── Given records
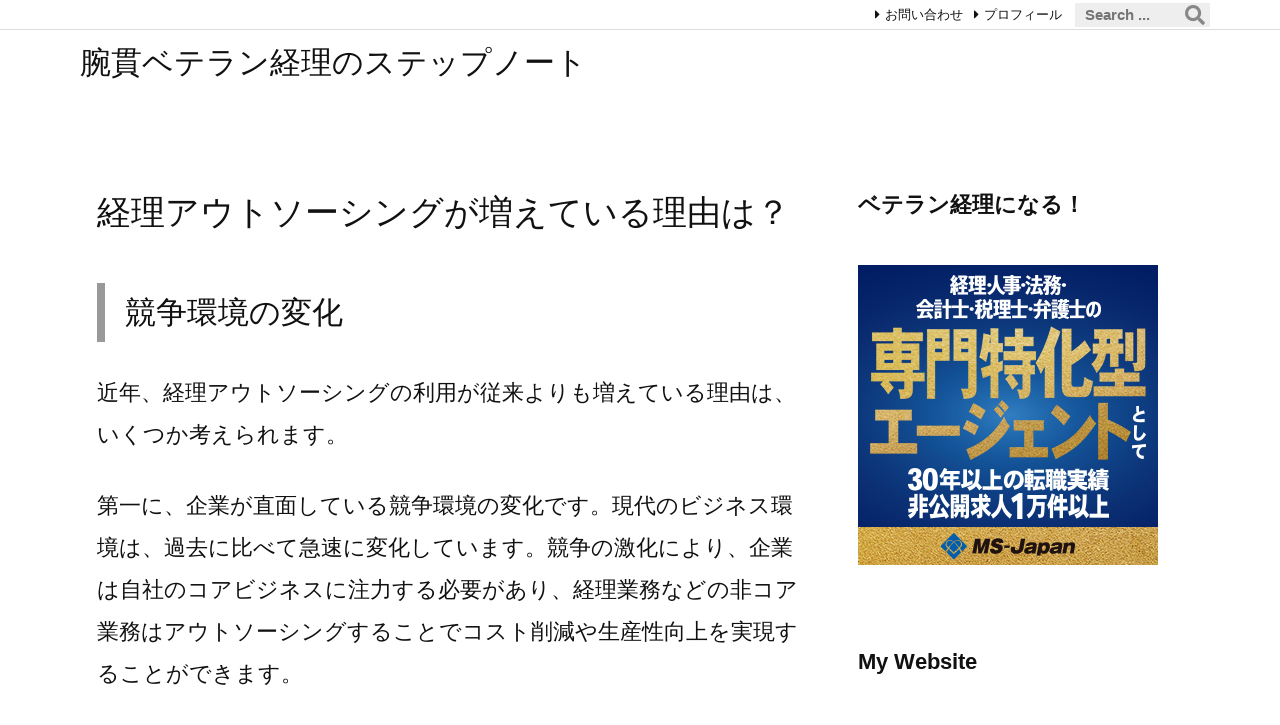

--- FILE ---
content_type: text/html; charset=utf-8
request_url: https://www.google.com/recaptcha/api2/aframe
body_size: 269
content:
<!DOCTYPE HTML><html><head><meta http-equiv="content-type" content="text/html; charset=UTF-8"></head><body><script nonce="yODNG3F_MnRzOB4yXy5SMg">/** Anti-fraud and anti-abuse applications only. See google.com/recaptcha */ try{var clients={'sodar':'https://pagead2.googlesyndication.com/pagead/sodar?'};window.addEventListener("message",function(a){try{if(a.source===window.parent){var b=JSON.parse(a.data);var c=clients[b['id']];if(c){var d=document.createElement('img');d.src=c+b['params']+'&rc='+(localStorage.getItem("rc::a")?sessionStorage.getItem("rc::b"):"");window.document.body.appendChild(d);sessionStorage.setItem("rc::e",parseInt(sessionStorage.getItem("rc::e")||0)+1);localStorage.setItem("rc::h",'1768663689829');}}}catch(b){}});window.parent.postMessage("_grecaptcha_ready", "*");}catch(b){}</script></body></html>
────
* [Exercise brief]:
This task calls for an exact reproduction of the lines that start at the one containing "body_size: 269" and continue to the end of the entries above.

* [Answer to this task]:
body_size: 269
content:
<!DOCTYPE HTML><html><head><meta http-equiv="content-type" content="text/html; charset=UTF-8"></head><body><script nonce="yODNG3F_MnRzOB4yXy5SMg">/** Anti-fraud and anti-abuse applications only. See google.com/recaptcha */ try{var clients={'sodar':'https://pagead2.googlesyndication.com/pagead/sodar?'};window.addEventListener("message",function(a){try{if(a.source===window.parent){var b=JSON.parse(a.data);var c=clients[b['id']];if(c){var d=document.createElement('img');d.src=c+b['params']+'&rc='+(localStorage.getItem("rc::a")?sessionStorage.getItem("rc::b"):"");window.document.body.appendChild(d);sessionStorage.setItem("rc::e",parseInt(sessionStorage.getItem("rc::e")||0)+1);localStorage.setItem("rc::h",'1768663689829');}}}catch(b){}});window.parent.postMessage("_grecaptcha_ready", "*");}catch(b){}</script></body></html>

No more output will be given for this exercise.